Quali conclusioni è possibile trarre?

L’esperimento dà prova che non è vero che aumentando ampiezza, profondità e varietà dell’assortimento migliora di conseguenza la soddisfazione del consumatore e che quindi, dal punto di vista del commerciante, è meglio proporre una scelta più limitata poiché, pur attirando meno clienti, la propensione all’acquisto sarà maggiore.

Ottimizzare l’esperienza d’acquisto

Se vendi online, il modo migliore di affrontare il paradosso della scelta è migliorare l’esperienza d’acquisto offerta dal tuo sito e-commerce. Esistono diversi modi per farlo.

Prima di tutto occorre trovare il punto di equilibrio fra troppa scelta e troppo poca. Il catalogo prodotti va strutturato selezionando accuratamente le proposte, non solo in base alla convenienza in termini di produzione e agli sconti sull’assortimento, ma soprattutto studiando il comportamento e le preferenze degli utenti. Questo permetterà di eliminare i prodotti in eccesso facilitando la presa di decisione e aumentando la soddisfazione degli acquirenti.

La profilazione degli utenti è un altro punto cruciale perché consente di offrire soluzioni ridotte ma più mirate. In sostanza si tratta di mostrare determinati prodotti solo a chi è potenzialmente interessato invece che esporre in modo indifferenziato l’intero catalogo, soprattutto se di grandi dimensioni. Questo rende le decisioni di acquisto compatibili con i vincoli di tempo e riduce l’effetto paralisi che si genera di fronte a una scelta troppo ampia.

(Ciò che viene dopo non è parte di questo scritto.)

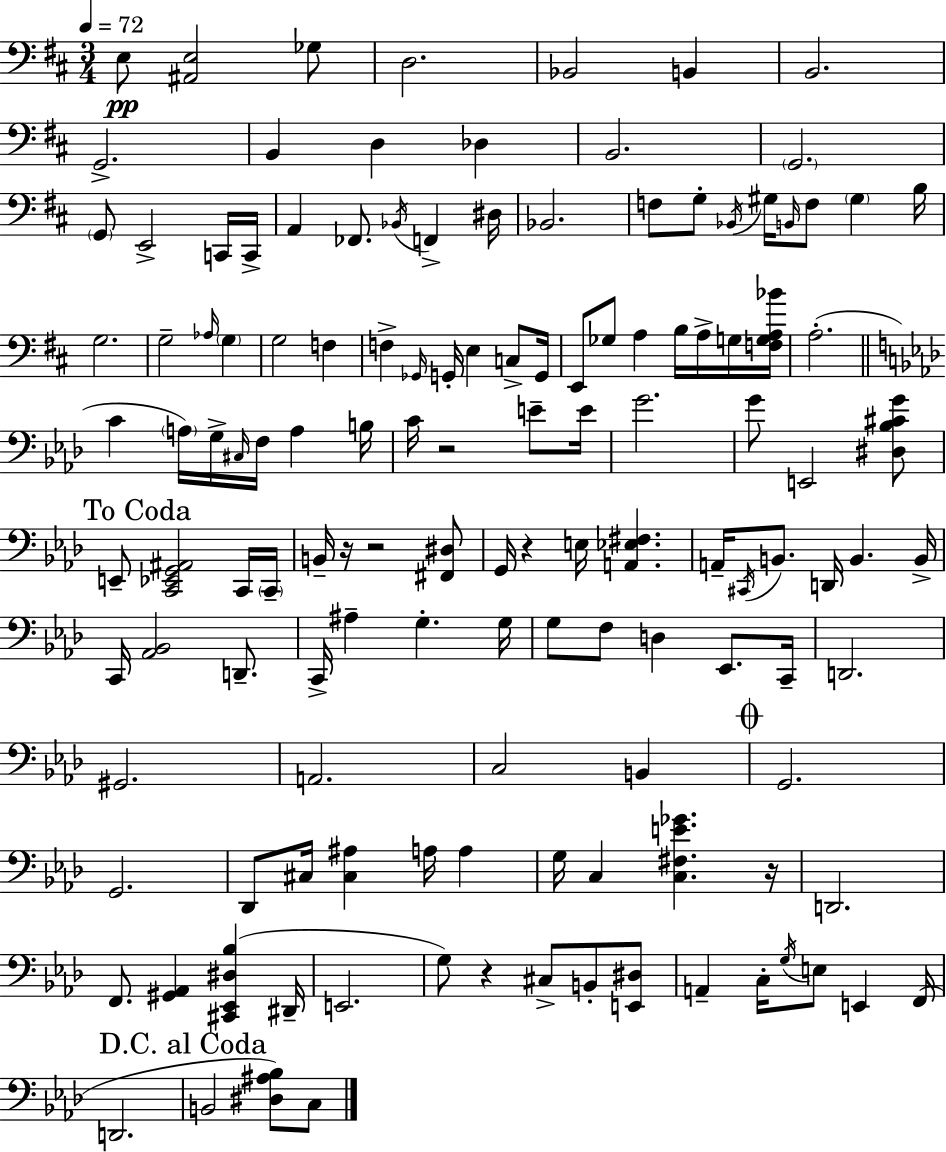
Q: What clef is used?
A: bass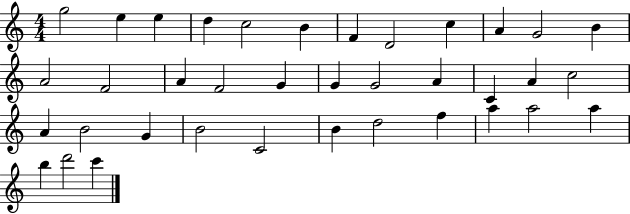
G5/h E5/q E5/q D5/q C5/h B4/q F4/q D4/h C5/q A4/q G4/h B4/q A4/h F4/h A4/q F4/h G4/q G4/q G4/h A4/q C4/q A4/q C5/h A4/q B4/h G4/q B4/h C4/h B4/q D5/h F5/q A5/q A5/h A5/q B5/q D6/h C6/q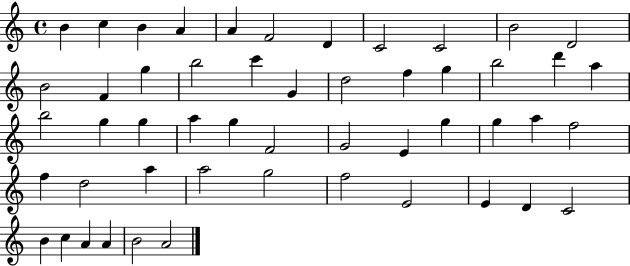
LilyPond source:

{
  \clef treble
  \time 4/4
  \defaultTimeSignature
  \key c \major
  b'4 c''4 b'4 a'4 | a'4 f'2 d'4 | c'2 c'2 | b'2 d'2 | \break b'2 f'4 g''4 | b''2 c'''4 g'4 | d''2 f''4 g''4 | b''2 d'''4 a''4 | \break b''2 g''4 g''4 | a''4 g''4 f'2 | g'2 e'4 g''4 | g''4 a''4 f''2 | \break f''4 d''2 a''4 | a''2 g''2 | f''2 e'2 | e'4 d'4 c'2 | \break b'4 c''4 a'4 a'4 | b'2 a'2 | \bar "|."
}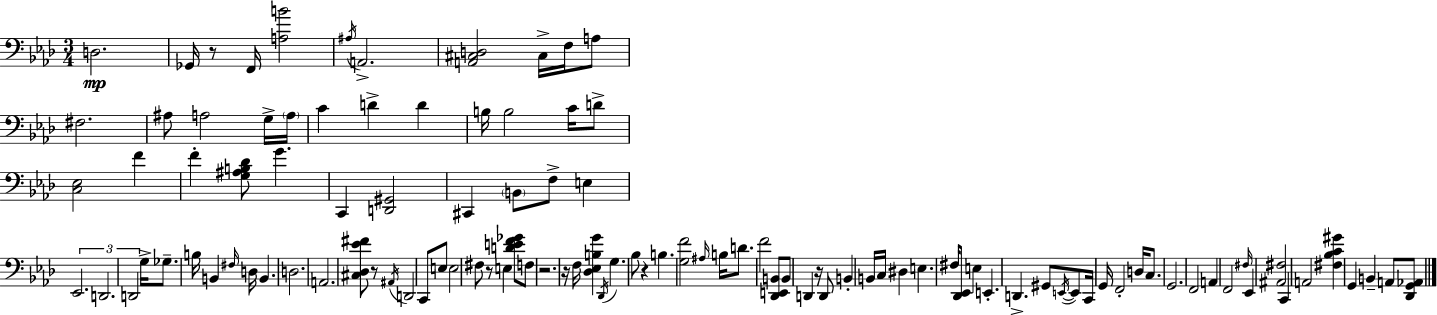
X:1
T:Untitled
M:3/4
L:1/4
K:Ab
D,2 _G,,/4 z/2 F,,/4 [A,B]2 ^A,/4 A,,2 [A,,^C,D,]2 ^C,/4 F,/4 A,/2 ^F,2 ^A,/2 A,2 G,/4 A,/4 C D D B,/4 B,2 C/4 D/2 [C,_E,]2 F F [G,^A,B,_D]/2 G C,, [D,,^G,,]2 ^C,, B,,/2 F,/2 E, _E,,2 D,,2 D,,2 G,/4 _G,/2 B,/4 B,, ^F,/4 D,/4 B,, D,2 A,,2 [^C,_D,_E^F]/2 z/2 ^A,,/4 D,,2 C,,/2 E,/2 E,2 ^F,/2 z/2 E, [DEF_G]/2 F,/2 z2 z/4 F,/4 [_D,_E,B,G] _D,,/4 G, _B,/2 z B, [G,F]2 ^A,/4 B,/4 D/2 F2 [_D,,E,,B,,]/2 B,,/2 D,, z/4 D,,/2 B,, B,,/4 C,/4 ^D, E, ^F,/4 [_D,,_E,,]/2 E, E,, D,, ^G,,/2 E,,/4 E,,/2 C,,/4 G,,/4 F,,2 D,/4 C,/2 G,,2 F,,2 A,, F,,2 ^F,/4 _E,, [^A,,^F,]2 C,, A,,2 [^F,_B,C^G] G,, B,, A,,/2 [_D,,G,,_A,,]/2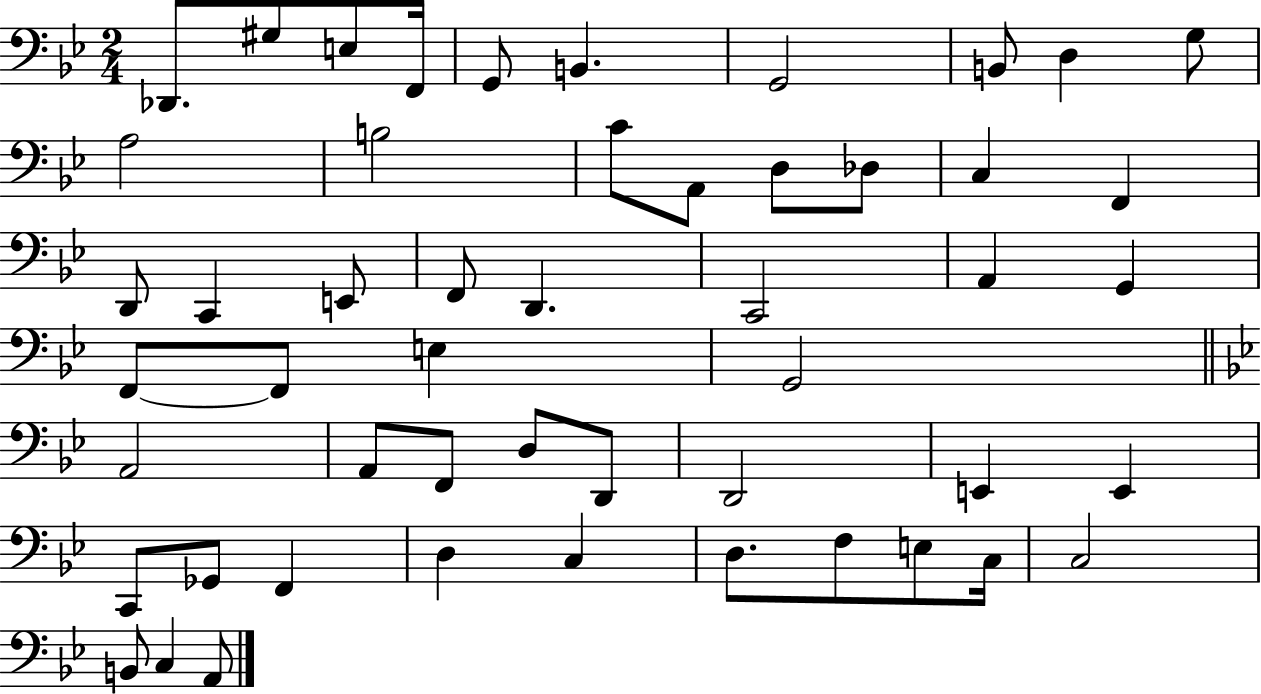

È importante, poi, aggiungere un po’ di “intelligenza” al sito e-commerce attraverso idonei meccanismi di up-selling e cross-selling, che permettono di suggerire alternative e prodotti correlati nel momento in cui l’utente ha già mostrato una precisa intenzione di acquisto nei confronti di un articolo. In questo modo non si richiede lo sforzo cognitivo per valutare a monte tutte le possibili soluzioni, ma si aggiungono (poche) opzioni solo dopo aver compreso cosa vuole la persona.

Infine, bisogna dotare la piattaforma e-commerce di strumenti di navigazione semplici ed efficaci che aiutino il navigatore a reperire in modo rapido e preciso i prodotti a cui è interessato. Un ruolo decisivo è giocato dai filtri di ricerca che vanno studiati appositamente a seconda dello specifico settore merceologico e che possono fare la differenza tra una buona e una cattiva esperienza d’acquisto online.